Source passage =
◇ ◇ ◇

According to the present invention, the user equipment is configured such as to receive at least one signal, and that the user equipment is furthermore configured to derive or to detect, from such signal, the location-related information. As a result, the user equipment comprises or has such location-related information available, and is thus able to use this location-related information in a network (or public land mobile network) selection process and/or in a cell selection process which is modified with respect to the conventionally known network selection and/or cell selection process, namely such that the network selection process and/or cell selection process is performed (or is able to be performed) in a location-dependent manner, i.e. by taking into consideration the location-related information.

Generally, one possibility of a solution according to the present invention is that the user equipment comprises a global navigation satellite system module, i.e. a receiver (e.g. a GPS module/receiver and/or a GLONASS module/receiver and/or a Galileo module/receiver and/or a Compass module/receiver and/or a BAIDU module/receiver) that is able to receive and process radio frequency signals emitted from satellites of the global navigation satellite system, and to derive a more or less accurate geographical position (of the user equipment) from these radio frequency signals. However, a mere geographical location information is typically not sufficient in order to perform the network selection process and/or cell selection process in a location-related manner: What would be required in addition (to the geographical location information, i.e. the coordinates) is an information of the type whether the user equipment (located at these coordinates) is actually located rather in a country A, or in a country B (especially along a border between countries A and B; and, of course, there might be situations where more than two countries could be involved and/or regions within a country). Hence, in addition the user equipment is provided with geographical configuration information via which-together with the geographical location information-it is possible for the user equipment to detect or to derive the location-related information (i.e. whether the user equipment is actually located in country A, or in country B).

However, according to the present invention, there is no strict requirement to necessarily provide for a global navigation satellite system functionality within or as part of the user equipment: The present invention also relates to using any source of information resulting in the user equipment either being aware of (or being able to derive) or being provided with a suitable or useful location-related information (especially in situations when the user equipment experiences a radio environment such that it would be at least useful (or, such that there is a necessity) to decide whether to consider itself as being in country A or rather in country B, e.g. in case of a satellite radio cell being available only for user equipments located in one of countries A and B).

◇ ◇ ◇

Input data =
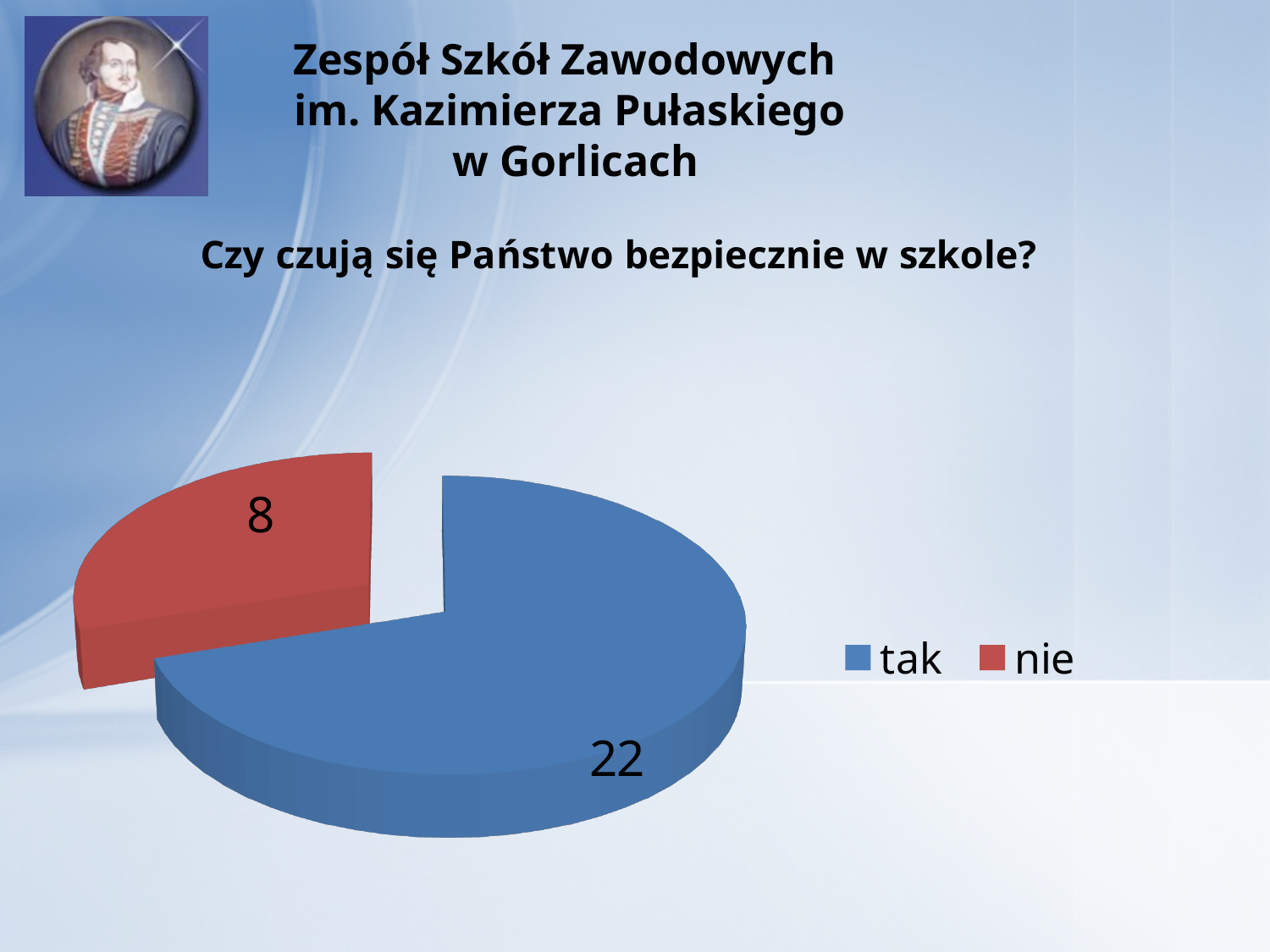
What value is shown for the "nie" slice? 8 What colour is the "nie" slice? red Which is larger, "tak" or "nie"? tak Which slice is the largest? tak What is the difference between the "tak" and "nie" values? 14 How many entries does the legend list? 2 What kind of chart is shown on the slide? pie chart What value is shown for the "tak" slice? 22 What is the total of all slices in the pie chart? 30 Which slice is the smallest? nie How many slices does the pie chart have? 2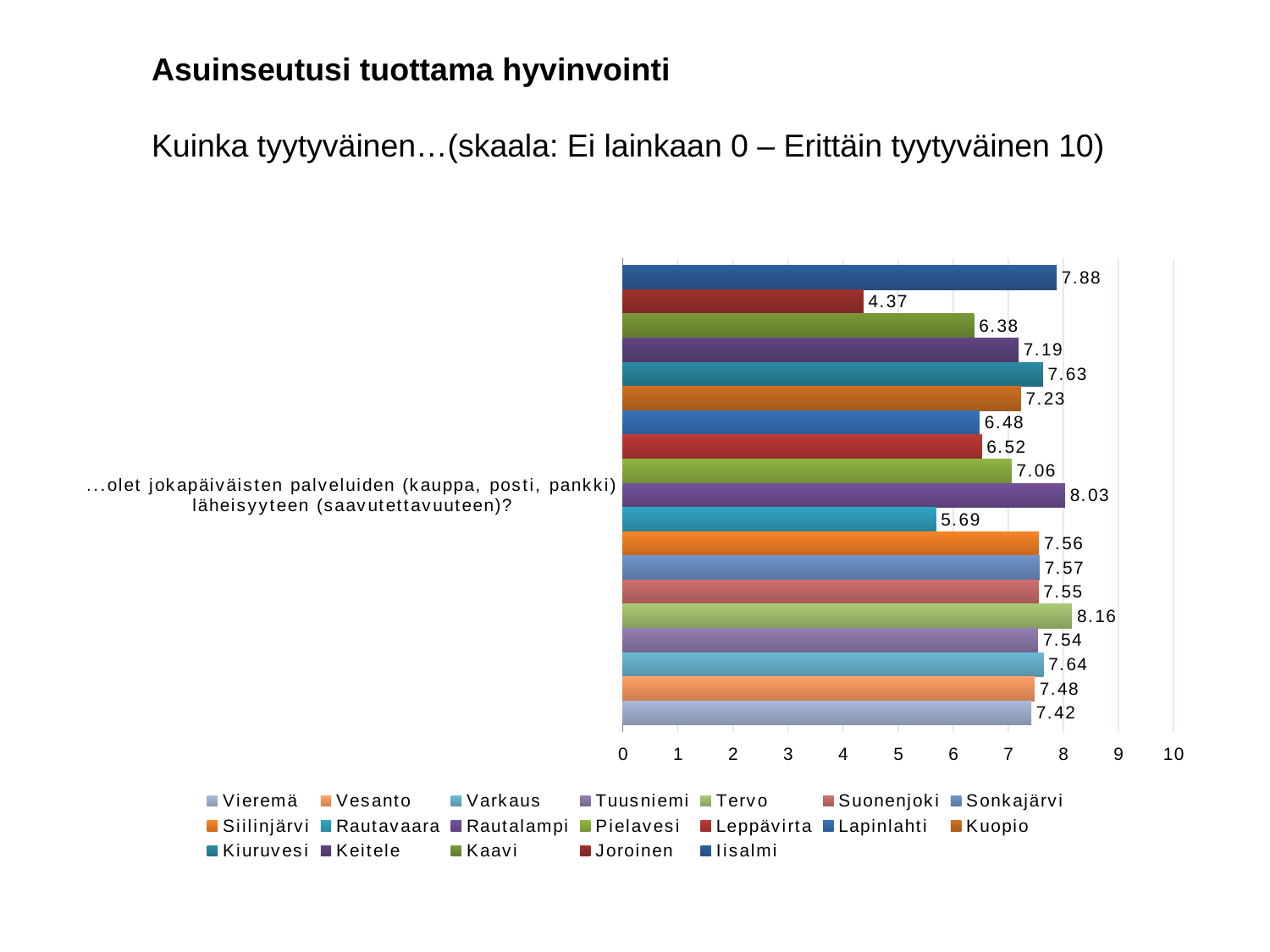
Which is larger, the value for Rautalampi or the value for Kuopio? Rautalampi What is the value for Rautavaara? 5.69 What is the difference between the values for Tervo and Joroinen? 3.79 Which municipality has the highest value? Tervo How many series does the legend list? 19 Which municipality has the lowest value? Joroinen What is the value for Joroinen? 4.37 What is the value for Tervo? 8.16 What kind of chart is shown on the slide? bar chart What is the value for Iisalmi? 7.88 Is the value for Kaavi greater or less than 7? less What is the maximum value shown on the x axis? 10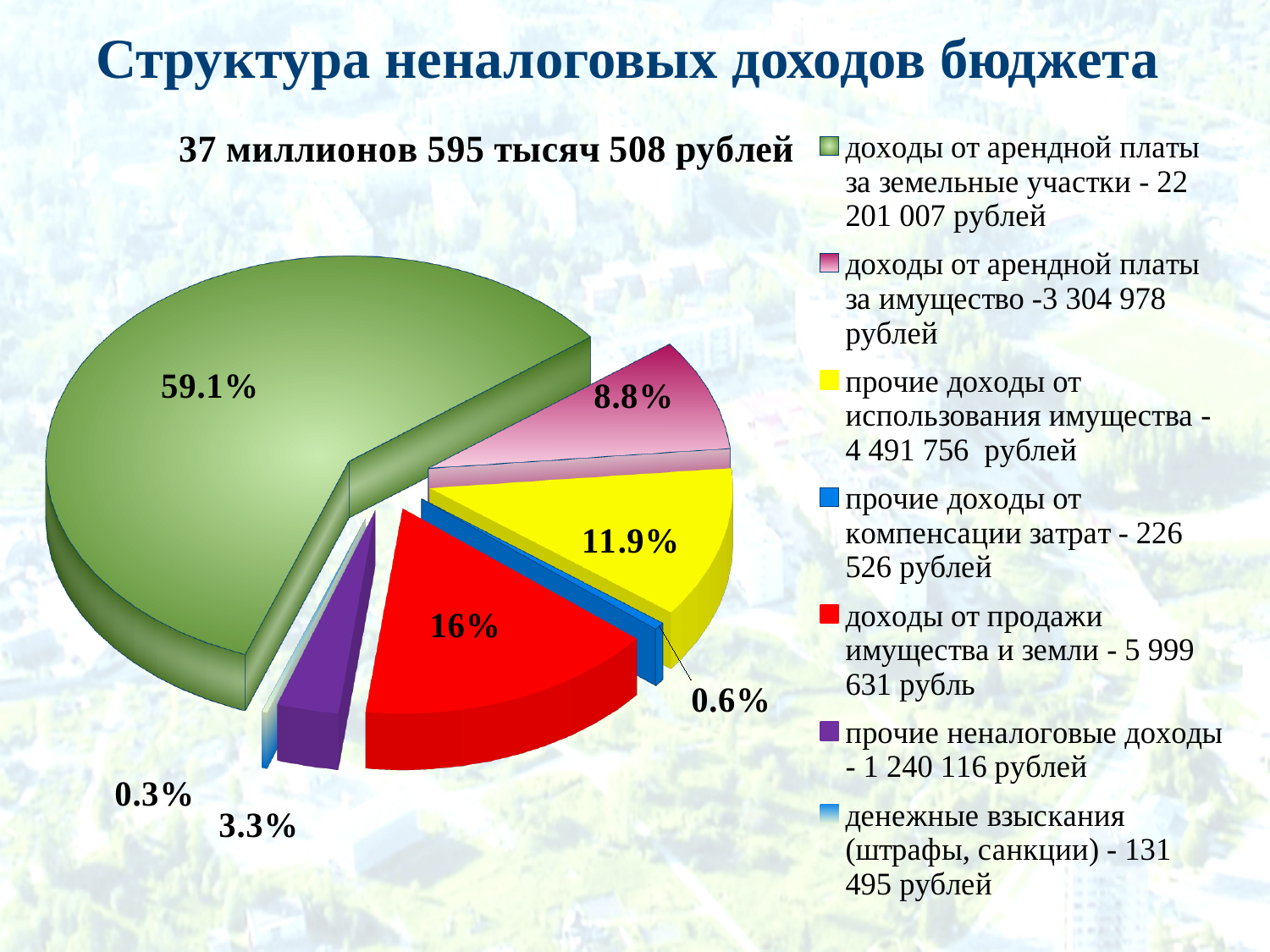
Which category has the smallest share of the pie? денежные взыскания (штрафы, санкции) What is the difference in percentage points between the red slice (16%) and the yellow slice (11.9%)? 4.1 What total amount is stated above the pie chart? 37 миллионов 595 тысяч 508 рублей What kind of chart is shown on the slide? pie chart What percentage is shown for доходы от продажи имущества и земли (the red slice)? 16% How many slices does the pie chart have? 7 What share of the pie is labelled for доходы от арендной платы за земельные участки (the green slice)? 59.1% Which category has the largest share of the pie? доходы от арендной платы за земельные участки According to the legend, what is the ruble amount for доходы от продажи имущества и земли? 5 999 631 рубль What percentage is shown for доходы от арендной платы за имущество (the pink slice)? 8.8% What percentage is shown for прочие доходы от использования имущества (the yellow slice)? 11.9% Which is larger: the share for прочие неналоговые доходы or the share for прочие доходы от компенсации затрат? прочие неналоговые доходы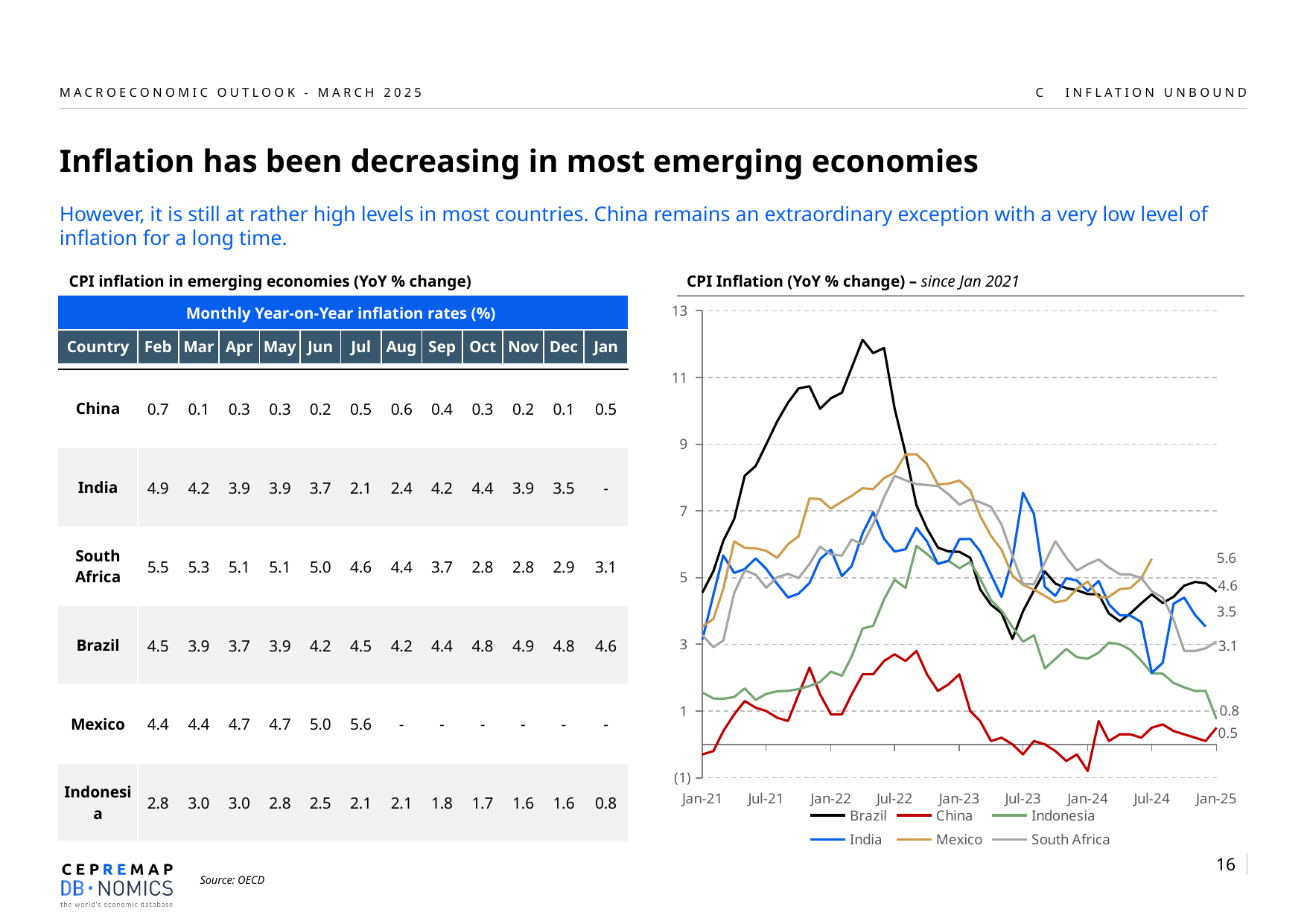
In the line chart, what is the final labelled value for Indonesia? 0.8 What is the title of the line chart? CPI Inflation (YoY % change) – since Jan 2021 In the line chart, what is the final labelled value for China? 0.5 In the line chart, which has the higher final labelled value, Brazil or India? Brazil How many series does the legend of the line chart list? 6 In the line chart, does the Indonesia line rise or fall between Jan-23 and Jan-25? fall In the line chart, is the highest value reached by the Brazil line greater or less than 11? greater In the line chart, which series reaches the highest peak over the period? Brazil In the line chart, what is the final labelled value for Brazil? 4.6 In the line chart, what is the final labelled value for South Africa? 3.1 In the line chart, what is the difference between the final labelled values for Brazil and China? 4.1 What kind of chart is shown on the right of the slide? line chart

◇ ◇ ◇

Exercise instructions =
• a. Answer these from the passage on network selection:
(i) Besides network selection, in what other selection process can the user equipment use the location-related information?
(ii) What information is the user equipment given so that, together with the geographical location information, it can tell whether it is in country A or country B?
(iii) What case is offered as an example of when the user equipment would need to decide between country A and country B?
• b. Return the section of the passage on network selection from "According to the present invention, the user" to "consideration the location-related information.", copied verbatim.
The material has no connection to the passage on network selection.

Replies =
• a.
(i) A cell selection process.
(ii) Geographical configuration information.
(iii) A satellite radio cell available only for user equipments located in one of countries A and B.

• b.
According to the present invention, the user equipment is configured such as to receive at least one signal, and that the user equipment is furthermore configured to derive or to detect, from such signal, the location-related information. As a result, the user equipment comprises or has such location-related information available, and is thus able to use this location-related information in a network (or public land mobile network) selection process and/or in a cell selection process which is modified with respect to the conventionally known network selection and/or cell selection process, namely such that the network selection process and/or cell selection process is performed (or is able to be performed) in a location-dependent manner, i.e. by taking into consideration the location-related information.